TEXTO
Por razões, ora estéticas ora etnográficas (ou combinadas), o século XX viu a expansão do mercado consumidor de “arte primitiva” e de objetos africanos. Esse crescimento do mercado refletiu (e foi refletido) em exposições em museus norte-americanos e europeus, na disseminação de galerias especializadas e na quantidade de peças adquiridas em leilões (GOLDSTEIN, 2008, p. 290).
Em terras brasileiras, a fase pioneira do modernismo esteve dividida entre o emprego das ousadas técnicas europeias e a busca pelas origens. Para esses artistas, “o moderno” era seguir as orientações das vanguardas, mostrando a identidade local. Lasar Segall, Tarsila do Amaral, Cândido Portinari e Di Cavalcanti ilustraram o cenário no qual a figura do negro surgiu, então, como “o povo brasileiro”. Nessas produções, persistia a distinção entre o “eu” e o “outro” aliada à ideia de um país “cordial” e “mestiço” (OLIVEIRA, 2017).

ITENS

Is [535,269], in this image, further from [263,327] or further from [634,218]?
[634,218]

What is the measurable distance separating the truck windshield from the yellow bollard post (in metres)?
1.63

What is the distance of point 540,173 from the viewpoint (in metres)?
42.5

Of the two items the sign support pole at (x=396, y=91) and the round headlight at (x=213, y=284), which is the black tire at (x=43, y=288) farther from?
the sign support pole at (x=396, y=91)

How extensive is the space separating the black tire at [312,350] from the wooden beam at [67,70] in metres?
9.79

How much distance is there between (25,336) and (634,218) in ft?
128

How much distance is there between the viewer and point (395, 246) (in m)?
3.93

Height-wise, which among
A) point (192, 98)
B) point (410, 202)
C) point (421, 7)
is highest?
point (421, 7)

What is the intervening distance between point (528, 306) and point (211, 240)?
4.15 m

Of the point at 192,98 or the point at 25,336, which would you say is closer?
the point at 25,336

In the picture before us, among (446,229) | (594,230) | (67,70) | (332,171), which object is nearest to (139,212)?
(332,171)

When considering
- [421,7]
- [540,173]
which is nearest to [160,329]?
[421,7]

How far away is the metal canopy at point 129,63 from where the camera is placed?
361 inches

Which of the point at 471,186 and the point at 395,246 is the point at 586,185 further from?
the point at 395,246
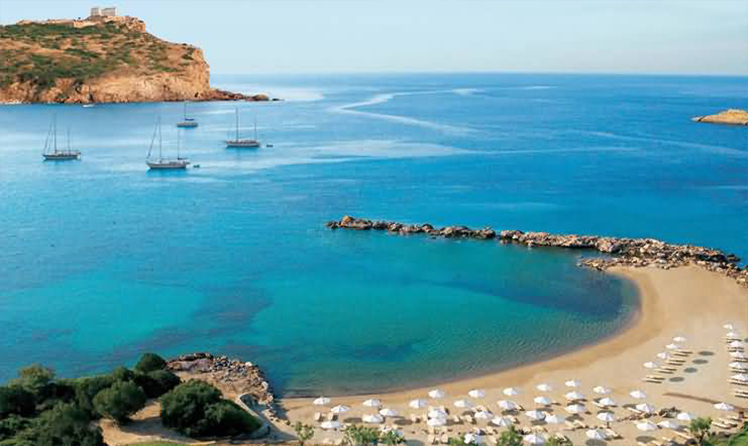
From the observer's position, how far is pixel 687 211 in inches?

INSTRUÇÕES
a – Quais artistas, segundo o texto, ilustraram o cenário no qual a figura do negro surgiu como “o povo brasileiro”?
b – Indique se cada afirmação concorda com o texto, respondendo sim ou não e citando as palavras decisivas: (i) no século XX houve expansão do mercado consumidor de objetos africanos; (ii) a fase pioneira do modernismo brasileiro rejeitou as técnicas europeias; (iii) nas produções desses artistas desapareceu a distinção entre o “eu” e o “outro”.
Os itens não têm nenhuma relação com o texto.

RESPOSTAS ESPERADAS
a – Lasar Segall, Tarsila do Amaral, Cândido Portinari e Di Cavalcanti.

b –
(i) Sim: «o século XX viu a expansão do mercado consumidor de “arte primitiva” e de objetos africanos».
(ii) Não: «esteve dividida entre o emprego das ousadas técnicas europeias e a busca pelas origens».
(iii) Não: «persistia a distinção entre o “eu” e o “outro”».